To evaluate the performance of some model on a dataset, we need to measure how well the predictions made by the model match the observed data.
The most common way to measure this is by using the mean squared error (MSE), which is calculated as:
MSE = (1/n)*Σ(yi – f(xi))2
- n: Total number of observations
- yi: The response value of the ith observation
- f(xi): The predicted response value of the ith observation
The closer the model predictions are to the observations, the smaller the MSE will be.
In practice, we use the following process to calculate the MSE of a given model:
1. Split a dataset into a training set and a testing set.
2. Build the model using only data from the training set.
3. Use the model to make predictions on the testing set and measure the test MSE.
The test MSE gives us an idea of how well a model will perform on data it hasn’t previously seen. However, the drawback of using only one testing set is that the test MSE can vary greatly depending on which observations were used in the training and testing sets.
One way to avoid this problem is to fit a model several times using a different training and testing set each time, then calculating the test MSE to be the average of all of the test MSE’s.
This general method is known as cross-validation and a specific form of it is known as k-fold cross-validation.
K-fold cross-validation uses the following approach to evaluate a model:
Step 1: Randomly divide a dataset into k groups, or “folds”, of roughly equal size.
Step 2: Choose one of the folds to be the holdout set. Fit the model on the remaining k-1 folds. Calculate the test MSE on the observations in the fold that was held out.
Step 3: Repeat this process k times, using a different set each time as the holdout set.
Step 4: Calculate the overall test MSE to be the average of the k test MSE’s.
Test MSE = (1/k)*ΣMSEi
- k: Number of folds
- MSEi: Test MSE on the ith iteration
How to Choose K
In general, the more folds we use in k-fold cross-validation the lower the bias of the test MSE but the higher the variance. Conversely, the fewer folds we use the higher the bias but the lower the variance. This is a classic example of the bias-variance tradeoff in machine learning.
In practice, we typically choose to use between 5 and 10 folds. As noted in An Introduction to Statistical Learning, this number of folds has been shown to offer an optimal balance between bias and variance and thus provide reliable estimates of test MSE:
To summarize, there is a bias-variance trade-off associated with the choice of k in k-fold cross-validation.
Typically, given these considerations, one performs k-fold cross-validation using k = 5 or k = 10, as these values have been shown empirically to yield test error rate estimates that suffer neither from excessively high bias nor from very high variance.
-Page 184, An Introduction to Statistical Learning
Advantages of K-Fold Cross-Validation
When we split a dataset into just one training set and one testing set, the test MSE calculated on the observations in the testing set can vary greatly depending on which observations were used in the training and testing sets.
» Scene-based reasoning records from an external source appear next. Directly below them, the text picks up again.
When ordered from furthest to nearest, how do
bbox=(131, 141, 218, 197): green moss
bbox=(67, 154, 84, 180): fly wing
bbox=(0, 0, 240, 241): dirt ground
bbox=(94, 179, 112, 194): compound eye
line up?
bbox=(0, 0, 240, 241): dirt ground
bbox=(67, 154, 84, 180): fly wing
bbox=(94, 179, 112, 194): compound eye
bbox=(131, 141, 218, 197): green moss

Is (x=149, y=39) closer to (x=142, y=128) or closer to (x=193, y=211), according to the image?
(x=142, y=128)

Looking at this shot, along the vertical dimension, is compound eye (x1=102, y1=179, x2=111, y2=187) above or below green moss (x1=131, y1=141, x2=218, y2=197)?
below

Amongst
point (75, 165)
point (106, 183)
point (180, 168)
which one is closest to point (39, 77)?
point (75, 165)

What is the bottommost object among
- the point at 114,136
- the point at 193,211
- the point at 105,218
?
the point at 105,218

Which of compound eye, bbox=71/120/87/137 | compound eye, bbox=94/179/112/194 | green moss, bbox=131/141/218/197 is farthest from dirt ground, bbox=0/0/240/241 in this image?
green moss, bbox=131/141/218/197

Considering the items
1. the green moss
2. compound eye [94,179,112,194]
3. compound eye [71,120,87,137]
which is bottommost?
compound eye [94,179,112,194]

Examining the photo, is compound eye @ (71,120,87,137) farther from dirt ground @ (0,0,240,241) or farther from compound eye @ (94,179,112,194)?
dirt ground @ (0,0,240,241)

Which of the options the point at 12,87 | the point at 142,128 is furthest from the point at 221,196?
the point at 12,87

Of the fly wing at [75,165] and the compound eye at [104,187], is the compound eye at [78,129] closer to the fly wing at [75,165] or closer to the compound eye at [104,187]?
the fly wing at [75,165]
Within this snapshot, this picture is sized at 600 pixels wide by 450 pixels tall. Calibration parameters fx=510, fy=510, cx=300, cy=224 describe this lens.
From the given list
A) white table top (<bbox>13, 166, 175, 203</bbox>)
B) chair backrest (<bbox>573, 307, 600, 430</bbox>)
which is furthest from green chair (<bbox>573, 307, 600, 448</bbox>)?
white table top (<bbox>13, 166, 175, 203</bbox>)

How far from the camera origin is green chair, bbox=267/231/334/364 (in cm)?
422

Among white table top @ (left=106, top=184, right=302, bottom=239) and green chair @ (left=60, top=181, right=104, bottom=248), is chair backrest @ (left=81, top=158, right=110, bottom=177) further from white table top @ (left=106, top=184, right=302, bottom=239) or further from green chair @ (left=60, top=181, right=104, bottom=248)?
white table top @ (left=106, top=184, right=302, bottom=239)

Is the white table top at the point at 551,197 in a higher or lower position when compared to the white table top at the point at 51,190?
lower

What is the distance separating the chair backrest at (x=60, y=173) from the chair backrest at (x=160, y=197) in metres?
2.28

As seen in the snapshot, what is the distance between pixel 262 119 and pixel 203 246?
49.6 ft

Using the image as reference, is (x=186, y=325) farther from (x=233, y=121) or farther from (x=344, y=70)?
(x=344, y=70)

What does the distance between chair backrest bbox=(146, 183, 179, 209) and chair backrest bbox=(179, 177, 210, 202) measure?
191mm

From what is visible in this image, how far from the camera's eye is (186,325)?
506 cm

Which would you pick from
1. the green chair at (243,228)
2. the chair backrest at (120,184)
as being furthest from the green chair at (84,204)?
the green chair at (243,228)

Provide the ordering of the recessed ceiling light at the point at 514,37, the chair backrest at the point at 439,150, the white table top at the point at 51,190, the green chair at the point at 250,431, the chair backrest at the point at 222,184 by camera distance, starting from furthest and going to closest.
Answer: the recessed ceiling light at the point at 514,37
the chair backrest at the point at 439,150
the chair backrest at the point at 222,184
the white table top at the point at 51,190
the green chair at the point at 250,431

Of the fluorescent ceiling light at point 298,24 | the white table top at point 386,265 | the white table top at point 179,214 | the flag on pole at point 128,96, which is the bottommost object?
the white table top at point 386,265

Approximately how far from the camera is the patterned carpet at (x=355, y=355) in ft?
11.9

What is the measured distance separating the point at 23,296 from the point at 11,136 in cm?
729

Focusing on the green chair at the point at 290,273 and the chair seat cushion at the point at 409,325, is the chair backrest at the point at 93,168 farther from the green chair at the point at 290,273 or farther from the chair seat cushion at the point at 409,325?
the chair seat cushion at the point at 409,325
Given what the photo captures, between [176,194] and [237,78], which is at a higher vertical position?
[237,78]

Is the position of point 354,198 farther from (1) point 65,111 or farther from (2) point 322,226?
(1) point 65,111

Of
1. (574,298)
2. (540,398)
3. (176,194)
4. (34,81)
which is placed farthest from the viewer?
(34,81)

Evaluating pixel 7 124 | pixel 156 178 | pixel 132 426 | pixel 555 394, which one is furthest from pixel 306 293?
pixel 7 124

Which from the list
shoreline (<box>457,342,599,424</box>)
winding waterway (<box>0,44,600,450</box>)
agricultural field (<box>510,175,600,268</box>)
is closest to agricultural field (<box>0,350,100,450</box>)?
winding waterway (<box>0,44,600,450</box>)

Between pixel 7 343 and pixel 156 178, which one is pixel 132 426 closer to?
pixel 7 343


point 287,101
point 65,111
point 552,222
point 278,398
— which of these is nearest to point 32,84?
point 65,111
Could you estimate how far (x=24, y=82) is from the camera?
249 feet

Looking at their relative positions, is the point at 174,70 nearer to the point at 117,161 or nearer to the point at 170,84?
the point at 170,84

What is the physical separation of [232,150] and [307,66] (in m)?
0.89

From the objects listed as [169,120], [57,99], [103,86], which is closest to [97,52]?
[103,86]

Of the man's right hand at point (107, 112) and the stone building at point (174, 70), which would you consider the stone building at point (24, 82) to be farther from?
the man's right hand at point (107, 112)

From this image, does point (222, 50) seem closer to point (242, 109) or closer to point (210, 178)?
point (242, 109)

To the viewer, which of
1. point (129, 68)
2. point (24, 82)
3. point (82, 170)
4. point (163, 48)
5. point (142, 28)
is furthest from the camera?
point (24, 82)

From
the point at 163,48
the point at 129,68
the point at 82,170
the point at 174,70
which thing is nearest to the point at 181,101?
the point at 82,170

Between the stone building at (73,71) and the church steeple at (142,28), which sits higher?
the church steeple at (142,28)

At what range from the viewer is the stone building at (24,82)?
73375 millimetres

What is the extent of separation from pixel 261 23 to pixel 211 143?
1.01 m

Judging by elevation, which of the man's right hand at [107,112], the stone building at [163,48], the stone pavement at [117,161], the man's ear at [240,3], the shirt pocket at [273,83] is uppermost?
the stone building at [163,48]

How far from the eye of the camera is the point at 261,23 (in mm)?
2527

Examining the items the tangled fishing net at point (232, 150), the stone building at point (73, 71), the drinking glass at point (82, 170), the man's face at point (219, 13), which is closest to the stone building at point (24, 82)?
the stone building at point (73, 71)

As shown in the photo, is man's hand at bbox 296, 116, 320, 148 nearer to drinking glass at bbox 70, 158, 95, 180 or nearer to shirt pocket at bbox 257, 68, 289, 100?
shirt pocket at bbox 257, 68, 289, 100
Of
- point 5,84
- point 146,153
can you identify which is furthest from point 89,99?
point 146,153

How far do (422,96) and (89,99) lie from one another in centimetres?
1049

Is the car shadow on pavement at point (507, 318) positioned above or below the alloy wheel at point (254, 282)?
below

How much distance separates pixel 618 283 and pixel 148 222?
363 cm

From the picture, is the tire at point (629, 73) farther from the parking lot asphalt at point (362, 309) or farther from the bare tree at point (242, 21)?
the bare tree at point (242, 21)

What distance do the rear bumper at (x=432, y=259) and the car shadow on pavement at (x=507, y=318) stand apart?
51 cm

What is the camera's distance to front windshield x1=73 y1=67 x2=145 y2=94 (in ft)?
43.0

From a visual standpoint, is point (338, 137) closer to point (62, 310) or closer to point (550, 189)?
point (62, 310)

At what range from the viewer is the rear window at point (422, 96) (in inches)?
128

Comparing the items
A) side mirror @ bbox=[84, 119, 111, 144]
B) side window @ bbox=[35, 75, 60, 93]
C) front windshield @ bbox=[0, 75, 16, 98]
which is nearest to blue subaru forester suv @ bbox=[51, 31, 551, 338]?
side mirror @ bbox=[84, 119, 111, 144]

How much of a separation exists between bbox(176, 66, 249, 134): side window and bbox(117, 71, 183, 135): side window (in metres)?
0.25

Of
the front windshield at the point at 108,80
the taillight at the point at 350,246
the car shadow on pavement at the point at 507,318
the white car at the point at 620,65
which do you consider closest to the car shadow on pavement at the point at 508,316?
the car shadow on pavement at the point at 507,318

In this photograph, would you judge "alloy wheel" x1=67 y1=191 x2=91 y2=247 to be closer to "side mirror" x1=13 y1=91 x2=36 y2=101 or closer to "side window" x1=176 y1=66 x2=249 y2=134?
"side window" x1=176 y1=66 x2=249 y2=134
By using k-fold cross-validation, we’re able to use calculate the test MSE using several different variations of training and testing sets. This makes it much more likely for us to obtain an unbiased estimate of the test MSE.
K-fold cross-validation also offers a computational advantage over leave-one-out cross-validation (LOOCV) because it only has to fit a model k times as opposed to n times.
For models that take a long time to fit, k-fold cross-validation can compute the test MSE much quicker than LOOCV and in many cases the test MSE calculated by each approach will be quite similar if you use a sufficient number of folds.
Extensions of K-Fold Cross-Validation
There are several extensions of k-fold cross-validation, including:
Repeated K-fold Cross-Validation: This is where k-fold cross-validation is simply repeated n times. Each time the training and testing sets are shuffled, so this further reduces the bias in the estimate of test MSE although this takes longer to perform than ordinary k-fold cross-validation.
Leave-One-Out Cross-Validation: This is a special case of k-fold cross-validation in which k=n. You can read more about this method here.
Stratified K-Fold Cross-Validation: This is a version of k-fold cross-validation in which the dataset is rearranged in such a way that each fold is representative of the whole. As noted by Kohavi, this method tends to offer a better tradeoff between bias and variance compared to ordinary k-fold cross-validation.
Nested Cross-Validation: This is where k-fold cross validation is performed within each fold of cross-validation. This is often used to perform hyperparameter tuning during model evaluation.